On 2016-08-17 18:19, Jussi Piitulainen wrote:
> MRAB writes:
>
>> On 2016-08-17 12:24, Jussi Piitulainen wrote:
>>> BartC writes:
>>>
>>>> On 17/08/2016 07:39, Steven D'Aprano wrote:
>>>>> Rather than ask why Python uses `trueval if cond else falseval`, you
>>>>> should ask why C uses `cond ? trueval : falseval`. Is that documented
>>>>> anywhere?
>>>>
>>>> I'm not fond of C's a ? b : c but the principle is sound. I generally
>>>
>>> [- -]
>>>
>>>> Anyway a?b:c was existing practice. At least the order of a,b,c could
>>>> have been retained if not the exact syntax.
>>>
>>> The original was (c1 -> e1, c2 -> e2, ..., cn -> en) in John
>>> McCarthy's 1960 paper on symbolic expressions, with an actual arrow
>>> glyph in place of hyphen-greater-than.
>>>
>> [snip]
>>
>> BCPL, the ancestor of  C, had:
>>
>>     a -> b, c
>
> Nice. Add a redundant pair of parentheses and it's the same. (When used
> as an expression, a final else-branch is mandatory-ish.)
>
> But C uses -> for something else, I think. And other languages use it
> for lambda expressions (succesfully, I think, but then they don't have
> it available for this purpose).
>
C uses "->" for dereferencing a pointer to the member of a struct.
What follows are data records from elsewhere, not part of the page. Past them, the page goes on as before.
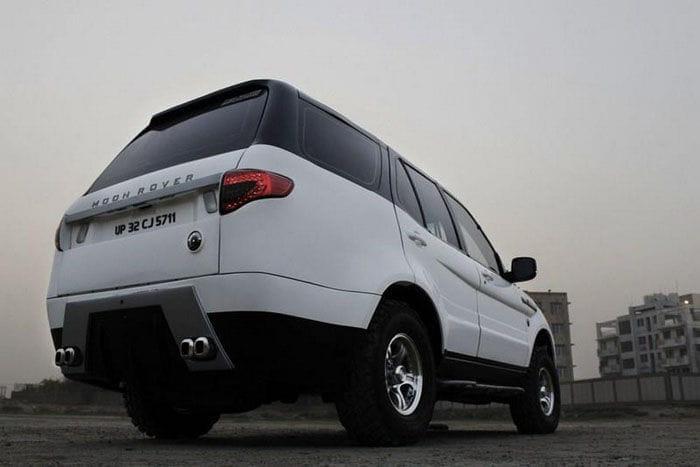 Moon Rover Evoque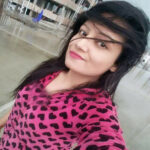 Kannada Girl Karthika Navalagi Real Whatsapp Number Chat Profile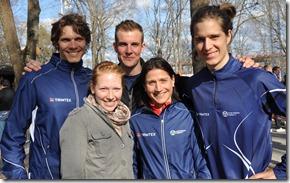 KFUM gänget som var hårda nog att ställa upp på TSM 2011 - Per, Sofie, Lukas, Antje och Lasse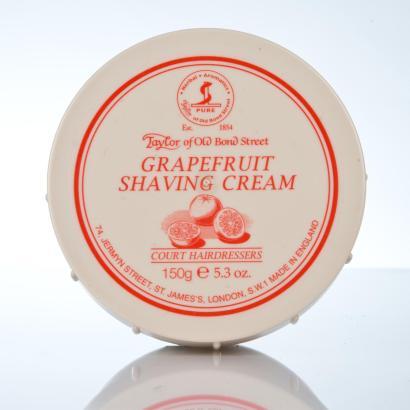Taylor of Old Bond Street Grapefruit Shaving Cream - Grapefruit Rasiercreme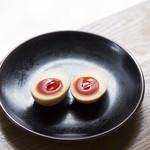 麺69 チキンヒーロー - 【トッピング】味玉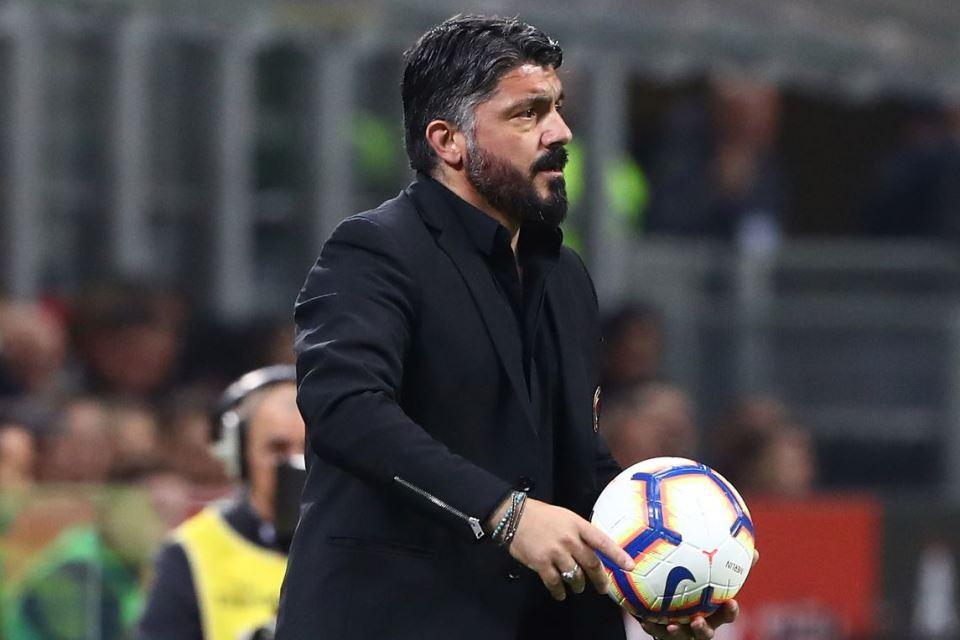Gattuso Bawa Milan ke Empat Besar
If "p" points to a struct (record), then "*p" is that struct, and if 
that struct has a member (field) "m", then that member can be accessed 
by "(*p)->m" (the parens are necessary because of the operator 
precedence). This can be abbreviated to "p->m".

Pascal, on the other hand, dereferences with a postfixed "^", so that 
would be "p^.m".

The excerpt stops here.